The proposed rules for implementation of the Employer Mandate (aka “Shared Responsibility for Employers Regarding Health Coverage” or “Play or Pay“) provided an optional Look-Back Method for identifying which employees are full-time and must be offered health care coverage to avoid excise taxes under Code Section 4980H, but they didn’t identify any alternatives to the Look-Back Method. The final regulations provide the Monthly Measurement Method as an alternative to the Look-Back Method. If you choose not to use the Look-Back Method, you by default have selected the Monthly Measurement Method.
The Monthly Measurement Method is aptly named: an employer identifies full-time employees based on the hours of service for each calendar month. There is no use of stability periods as with the Look-Back Method – generally, for any given month, an employee is or is not full-time and entitled to an offer of coverage.
There are some nuances, however. An employer will not be subject to excise taxes with respect to an employee because the employer does not offer him coverage until the first day of the fourth calendar month after he otherwise becomes eligible. This is helpful if you have a part-time employee who starts to pick up additional hours and becomes full-time – it is essentially a “first three months free” rule. (Keep in mind, the employer must still comply with the separate 90-day maximum waiting period rule, which could require coverage to be effective sooner.)

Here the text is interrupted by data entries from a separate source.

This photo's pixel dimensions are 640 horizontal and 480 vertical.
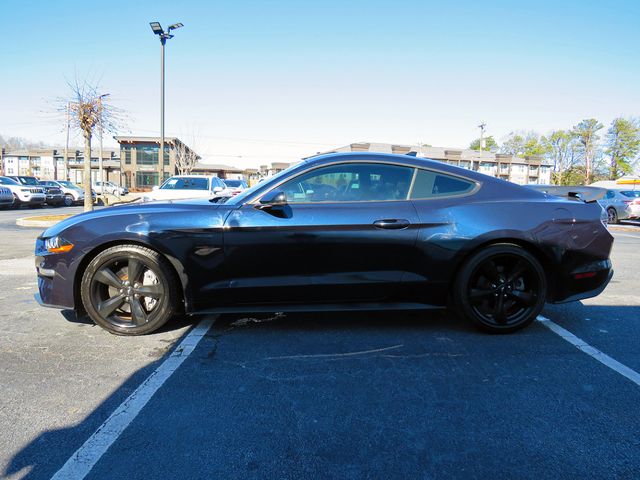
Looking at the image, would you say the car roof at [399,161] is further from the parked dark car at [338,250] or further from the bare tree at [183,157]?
the bare tree at [183,157]

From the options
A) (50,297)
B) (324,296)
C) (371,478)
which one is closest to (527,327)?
(324,296)

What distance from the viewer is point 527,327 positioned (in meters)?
3.82

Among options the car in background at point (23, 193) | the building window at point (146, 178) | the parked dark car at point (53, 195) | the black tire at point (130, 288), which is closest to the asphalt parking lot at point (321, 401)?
the black tire at point (130, 288)

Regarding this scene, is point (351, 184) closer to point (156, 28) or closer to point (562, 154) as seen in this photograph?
point (156, 28)

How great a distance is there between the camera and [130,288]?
135 inches

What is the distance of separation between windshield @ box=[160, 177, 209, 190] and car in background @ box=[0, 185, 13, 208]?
9.35m

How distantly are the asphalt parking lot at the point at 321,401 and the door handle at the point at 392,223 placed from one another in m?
0.91

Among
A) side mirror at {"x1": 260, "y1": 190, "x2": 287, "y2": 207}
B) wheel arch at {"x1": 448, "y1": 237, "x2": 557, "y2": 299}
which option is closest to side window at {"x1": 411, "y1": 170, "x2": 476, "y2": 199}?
wheel arch at {"x1": 448, "y1": 237, "x2": 557, "y2": 299}

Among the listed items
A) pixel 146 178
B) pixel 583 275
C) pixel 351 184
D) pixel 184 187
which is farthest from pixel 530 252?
pixel 146 178

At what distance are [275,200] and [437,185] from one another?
1398 millimetres

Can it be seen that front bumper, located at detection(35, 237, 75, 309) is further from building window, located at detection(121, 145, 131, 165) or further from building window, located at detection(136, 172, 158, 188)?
building window, located at detection(121, 145, 131, 165)

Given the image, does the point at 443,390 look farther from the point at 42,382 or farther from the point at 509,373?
the point at 42,382

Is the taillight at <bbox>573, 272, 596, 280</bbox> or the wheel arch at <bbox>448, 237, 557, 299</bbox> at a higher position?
the wheel arch at <bbox>448, 237, 557, 299</bbox>

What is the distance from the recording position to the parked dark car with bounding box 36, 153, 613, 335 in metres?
3.37
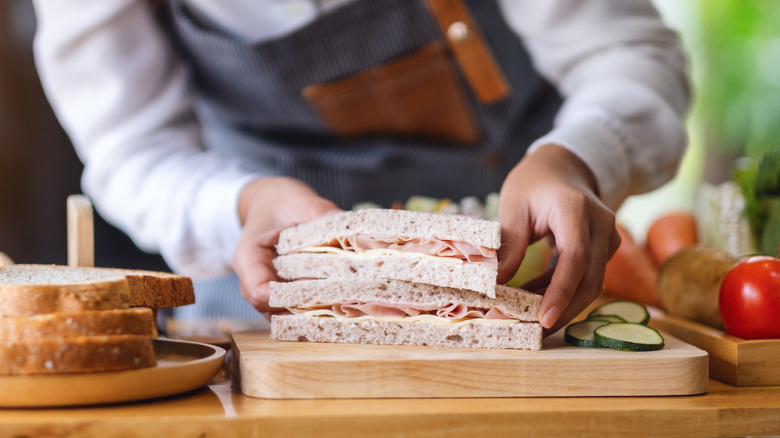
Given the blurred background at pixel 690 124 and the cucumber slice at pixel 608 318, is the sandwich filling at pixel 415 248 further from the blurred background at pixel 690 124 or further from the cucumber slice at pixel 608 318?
the blurred background at pixel 690 124

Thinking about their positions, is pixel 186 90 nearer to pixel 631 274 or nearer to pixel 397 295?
pixel 397 295

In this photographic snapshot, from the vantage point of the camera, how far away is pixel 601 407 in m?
1.19

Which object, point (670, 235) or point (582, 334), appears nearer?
point (582, 334)

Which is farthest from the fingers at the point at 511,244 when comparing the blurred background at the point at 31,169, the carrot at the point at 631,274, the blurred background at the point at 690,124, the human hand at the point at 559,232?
the blurred background at the point at 31,169

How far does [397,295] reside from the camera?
56.5 inches

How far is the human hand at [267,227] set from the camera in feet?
5.20

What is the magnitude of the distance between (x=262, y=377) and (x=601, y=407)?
549 mm

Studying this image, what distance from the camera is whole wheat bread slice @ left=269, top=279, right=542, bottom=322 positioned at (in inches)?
55.2

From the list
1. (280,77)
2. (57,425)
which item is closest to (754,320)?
(57,425)

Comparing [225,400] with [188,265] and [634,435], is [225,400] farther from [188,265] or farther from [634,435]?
[188,265]

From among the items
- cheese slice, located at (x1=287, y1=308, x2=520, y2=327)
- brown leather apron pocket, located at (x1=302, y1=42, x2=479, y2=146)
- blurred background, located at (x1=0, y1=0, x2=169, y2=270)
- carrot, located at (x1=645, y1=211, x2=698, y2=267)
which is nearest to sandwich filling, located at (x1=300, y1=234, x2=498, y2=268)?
cheese slice, located at (x1=287, y1=308, x2=520, y2=327)

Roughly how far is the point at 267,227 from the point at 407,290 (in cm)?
41

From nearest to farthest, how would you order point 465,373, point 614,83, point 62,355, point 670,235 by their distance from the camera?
1. point 62,355
2. point 465,373
3. point 614,83
4. point 670,235

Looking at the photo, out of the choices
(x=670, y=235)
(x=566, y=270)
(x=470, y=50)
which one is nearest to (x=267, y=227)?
(x=566, y=270)
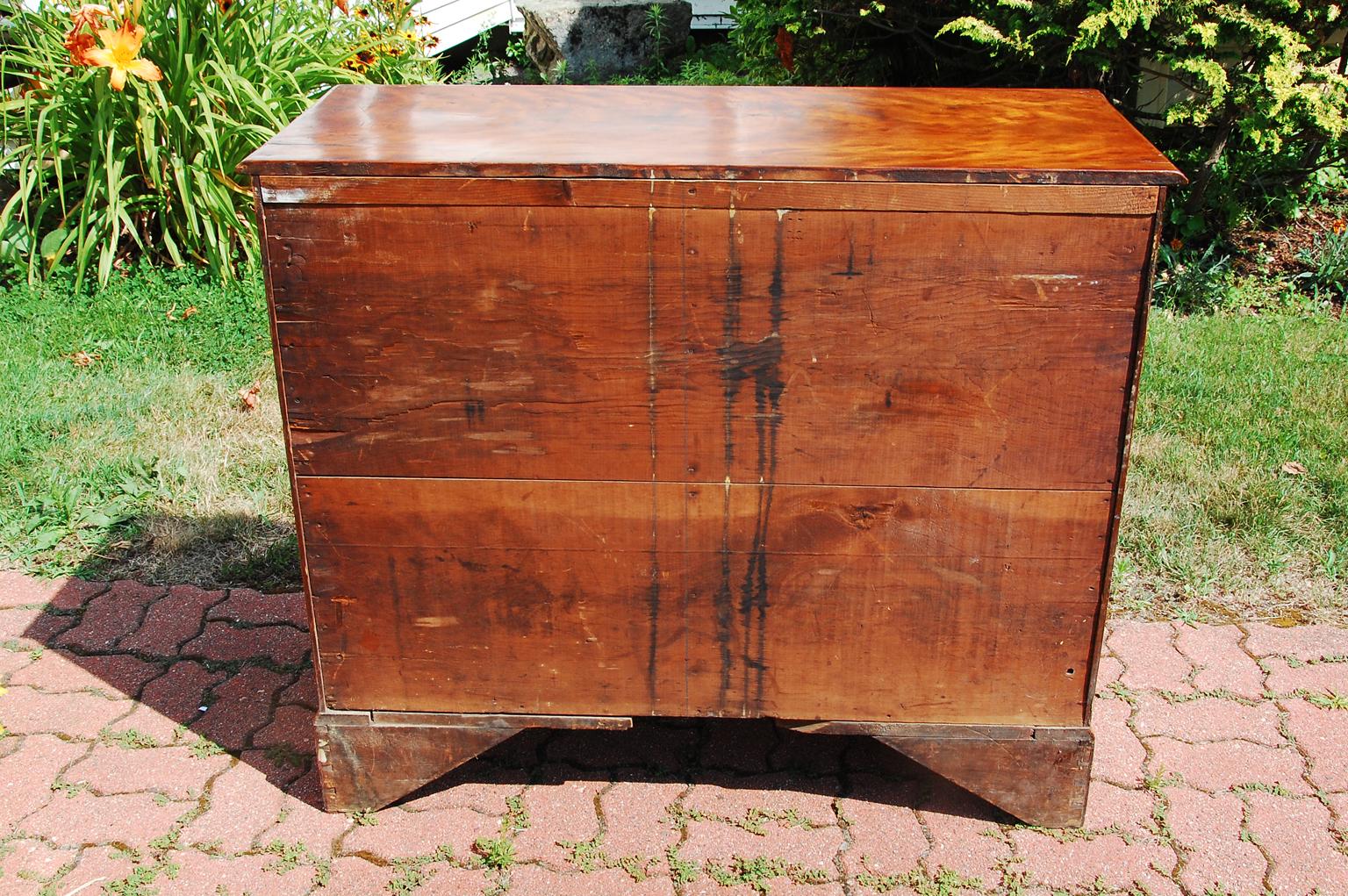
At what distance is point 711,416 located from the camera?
2154 mm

The rules are clear that this relief can only be used once per period of employment of an employee. As a result, to the extent an employee moves between full- and part-time, the employer could be exposed to penalties. Take the following example: Acme Corp. uses the Monthly Measurement Method. Employee Beth is a full-time employees covered under Acme’s group health plan. When she first started, she became covered under the Acme plan on the first day of the fourth month after she started. On June 1, Beth requests fewer hours and Acme schedules her for 25 hours per week beginning July 1. Acme feels certain that Beth will not have more than 130 hours of service in July, so it terminates her coverage effective July 1. Beth has 115 hours of service in July, 110 in August, and 120 in September. In October, Beth obtains health coverage on the government exchange (aka the Marketplace) and obtains a cost-sharing subsidy. She also works 130 hours in October. Acme offers her coverage effective November 1 in recognition of her full-time status in October. However, Acme’s failure to offer Beth coverage for the month of October can subject Acme to the excise taxes for that month.
The example illustrates the underlying issue with the Monthly Measurement Method. Excise taxes may be assessed for any calendar month during which a full-time employee was not eligible to receive affordable, minimum value coverage for each day of that calendar month. However, an employer may not know whether the employee is full-time until the end of that same calendar month.
Employers can use both the Monthly Measurement Method and the Look-Back Method, but only with respect to certain categories of employees. The regulations do not permit an employer to adopt the Look-Back Method for variable hour and seasonal employees while using the Monthly Measurement Method for employees with more predictable hours of service. However, the different methods can be used for hourly vs. salaried employees, collectively bargained vs. non-collectively bargained employees, and employees who work in different States, and a different method can be applied to each group of collectively bargained employees. There are specific, detailed rules about how to handle an employee’s transition from a position for which the Monthly Measurement Method is used to a position for which the Look-Back Method is used, and vice versa.
At least for an employer with a workforce whose hours tend to fluctuate, use of the Monthly Measurement Method would seem to be impractical to administer, and an employer that chooses to insure its health plan might encounter resistance from its insurance issuer to adding and removing existing employees to and from coverage throughout the year. The employer would also be in the position of sending a lot of COBRA election notices.